2009年6月1日3時1分
利用者が専用の端末を使うと、予約した本がある棚を光で知らせるシステム=31日午後、東京都府中市の市立中央図書館、福留庸友撮影
全国の公立図書館の6館に1館が業務を民間企業を中心に外部に委託し、その割合は今後も増える見通しだ。財政難に苦しむ自治体が運営費削減を狙っているためだが、およそ本とは縁の無さそうな異業種からも参入が相次ぎ、異色のサービスも次々に登場している。
東京都府中市に07年12月に開館した市立中央図書館では、約85万冊の全蔵書にICタグが付けられ、一部の本棚には読み取りアンテナがある。利用者が専用端末を使って瞬時に本の場所を探せ、予約した本の棚のライトが光る仕掛けも。車に乗ったまま館外からも返却ができる。
前身の旧館に比べて年間貸出冊数は1.7倍に増加。11カ月間で、来館者が100万人を突破した。
IT(情報技術)を駆使しようというアイデアは、設計から加わった図書館流通センターがもたらした。
センターの調査では4月現在で、全国約3千館のうち委託は約17%に当たる516館まで増えた。野村総合研究所の推計では、図書館サービス市場は、12年度には08年度比29%増の1030億円に拡大する見込みだ。
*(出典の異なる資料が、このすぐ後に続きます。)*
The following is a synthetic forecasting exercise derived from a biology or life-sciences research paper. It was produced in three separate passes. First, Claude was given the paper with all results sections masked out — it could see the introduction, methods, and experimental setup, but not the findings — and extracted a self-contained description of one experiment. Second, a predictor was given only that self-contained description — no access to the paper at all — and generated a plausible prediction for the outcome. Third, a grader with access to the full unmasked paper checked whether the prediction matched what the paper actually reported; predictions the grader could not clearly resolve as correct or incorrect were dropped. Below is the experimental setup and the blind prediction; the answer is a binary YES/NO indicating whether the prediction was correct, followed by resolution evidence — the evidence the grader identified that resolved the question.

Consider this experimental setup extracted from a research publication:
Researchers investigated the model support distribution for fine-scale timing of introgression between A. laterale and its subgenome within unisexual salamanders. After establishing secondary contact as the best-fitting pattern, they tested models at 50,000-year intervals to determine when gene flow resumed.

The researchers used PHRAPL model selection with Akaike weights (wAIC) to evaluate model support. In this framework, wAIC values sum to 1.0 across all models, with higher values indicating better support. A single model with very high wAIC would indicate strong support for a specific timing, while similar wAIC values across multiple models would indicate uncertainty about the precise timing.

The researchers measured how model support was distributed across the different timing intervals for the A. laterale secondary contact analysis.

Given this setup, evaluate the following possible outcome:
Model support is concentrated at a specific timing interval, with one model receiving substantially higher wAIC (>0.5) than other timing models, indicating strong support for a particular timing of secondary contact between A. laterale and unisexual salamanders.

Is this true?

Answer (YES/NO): YES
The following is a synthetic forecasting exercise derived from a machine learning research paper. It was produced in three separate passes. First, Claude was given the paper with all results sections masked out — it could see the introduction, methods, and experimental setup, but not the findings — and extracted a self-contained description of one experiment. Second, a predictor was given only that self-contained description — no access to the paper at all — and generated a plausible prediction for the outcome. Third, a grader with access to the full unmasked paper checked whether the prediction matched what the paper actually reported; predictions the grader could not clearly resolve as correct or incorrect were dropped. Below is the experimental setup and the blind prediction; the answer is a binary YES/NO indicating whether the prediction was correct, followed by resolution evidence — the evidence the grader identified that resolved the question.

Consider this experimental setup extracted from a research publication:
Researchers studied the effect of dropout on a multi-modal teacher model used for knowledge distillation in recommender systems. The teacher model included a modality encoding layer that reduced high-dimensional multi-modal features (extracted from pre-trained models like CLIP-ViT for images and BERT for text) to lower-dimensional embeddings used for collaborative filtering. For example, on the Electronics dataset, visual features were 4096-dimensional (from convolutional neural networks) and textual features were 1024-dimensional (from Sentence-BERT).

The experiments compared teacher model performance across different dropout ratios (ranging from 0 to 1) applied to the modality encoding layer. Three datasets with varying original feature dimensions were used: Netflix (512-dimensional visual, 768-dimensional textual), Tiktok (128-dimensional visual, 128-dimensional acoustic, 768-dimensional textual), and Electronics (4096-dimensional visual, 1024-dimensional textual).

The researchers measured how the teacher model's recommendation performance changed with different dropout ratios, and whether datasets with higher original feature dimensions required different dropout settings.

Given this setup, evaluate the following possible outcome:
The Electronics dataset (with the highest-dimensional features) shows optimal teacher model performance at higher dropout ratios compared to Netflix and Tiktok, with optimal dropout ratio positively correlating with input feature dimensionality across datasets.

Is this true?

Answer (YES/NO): YES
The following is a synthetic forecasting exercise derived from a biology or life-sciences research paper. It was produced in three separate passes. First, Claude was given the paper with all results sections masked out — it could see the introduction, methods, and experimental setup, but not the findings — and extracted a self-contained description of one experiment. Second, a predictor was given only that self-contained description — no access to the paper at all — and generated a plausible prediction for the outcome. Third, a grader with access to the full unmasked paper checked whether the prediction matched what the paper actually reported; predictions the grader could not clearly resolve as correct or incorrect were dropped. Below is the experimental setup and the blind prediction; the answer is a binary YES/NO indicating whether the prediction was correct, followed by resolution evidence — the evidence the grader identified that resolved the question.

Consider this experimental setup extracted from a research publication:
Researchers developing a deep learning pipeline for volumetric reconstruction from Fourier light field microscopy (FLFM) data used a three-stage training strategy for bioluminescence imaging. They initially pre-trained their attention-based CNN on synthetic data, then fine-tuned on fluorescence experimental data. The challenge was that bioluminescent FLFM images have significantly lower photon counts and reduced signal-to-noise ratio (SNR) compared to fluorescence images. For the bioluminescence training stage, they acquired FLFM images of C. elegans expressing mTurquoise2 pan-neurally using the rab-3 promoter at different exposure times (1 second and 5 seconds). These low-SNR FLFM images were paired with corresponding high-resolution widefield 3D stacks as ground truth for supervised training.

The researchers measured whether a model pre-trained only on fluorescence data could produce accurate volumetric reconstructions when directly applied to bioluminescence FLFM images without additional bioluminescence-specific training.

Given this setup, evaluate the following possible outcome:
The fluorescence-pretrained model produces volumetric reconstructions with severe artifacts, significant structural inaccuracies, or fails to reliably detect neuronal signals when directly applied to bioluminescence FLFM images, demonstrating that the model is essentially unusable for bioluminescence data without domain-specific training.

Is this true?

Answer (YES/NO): YES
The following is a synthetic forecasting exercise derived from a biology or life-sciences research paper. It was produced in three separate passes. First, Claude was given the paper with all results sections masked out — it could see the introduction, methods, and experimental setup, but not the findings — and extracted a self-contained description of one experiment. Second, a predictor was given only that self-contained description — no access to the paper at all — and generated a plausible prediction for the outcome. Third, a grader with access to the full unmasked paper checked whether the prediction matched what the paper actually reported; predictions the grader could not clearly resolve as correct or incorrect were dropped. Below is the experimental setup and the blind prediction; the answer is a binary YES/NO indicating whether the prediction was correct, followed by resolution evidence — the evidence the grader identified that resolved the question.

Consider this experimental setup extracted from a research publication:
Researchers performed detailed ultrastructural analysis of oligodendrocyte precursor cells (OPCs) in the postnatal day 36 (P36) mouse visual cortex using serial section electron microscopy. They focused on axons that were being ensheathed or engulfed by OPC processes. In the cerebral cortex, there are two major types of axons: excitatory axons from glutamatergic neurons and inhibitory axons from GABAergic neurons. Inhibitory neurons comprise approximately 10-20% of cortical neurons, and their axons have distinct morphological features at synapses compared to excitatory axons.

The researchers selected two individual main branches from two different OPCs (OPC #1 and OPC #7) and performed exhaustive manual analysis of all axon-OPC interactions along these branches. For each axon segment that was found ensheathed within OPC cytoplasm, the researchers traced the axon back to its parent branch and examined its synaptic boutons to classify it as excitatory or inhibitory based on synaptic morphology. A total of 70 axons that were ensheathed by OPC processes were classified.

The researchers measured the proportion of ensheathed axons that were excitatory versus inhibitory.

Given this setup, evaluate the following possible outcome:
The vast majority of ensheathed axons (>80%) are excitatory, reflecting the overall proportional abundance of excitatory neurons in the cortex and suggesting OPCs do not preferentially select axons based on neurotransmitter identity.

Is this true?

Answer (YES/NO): YES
公共施設の管理運営を民間にも開放した指定管理者制度が原動力。あらゆる分野で市場縮小が広がるなか、図書館市場は拡大を続ける。公立図書館は98年から10年間で602館が新設。市街地活性化の目玉として再開発ビルの主要施設として開館したケースも多い。日本図書館協会によると、08年の利用者は、団塊世代の利用増や消費不況もあり前年比4.5%増えた。
美術館や音楽ホールの運営実績を持つサントリーグループは、都心の千代田区立千代田図書館に、飲食店や書店も案内できるホテルのようなコンシェルジュを常駐させる。神田神保町の古書街と連携した展示など企画力が強みだ。「機会があれば受託を増やしたい」という。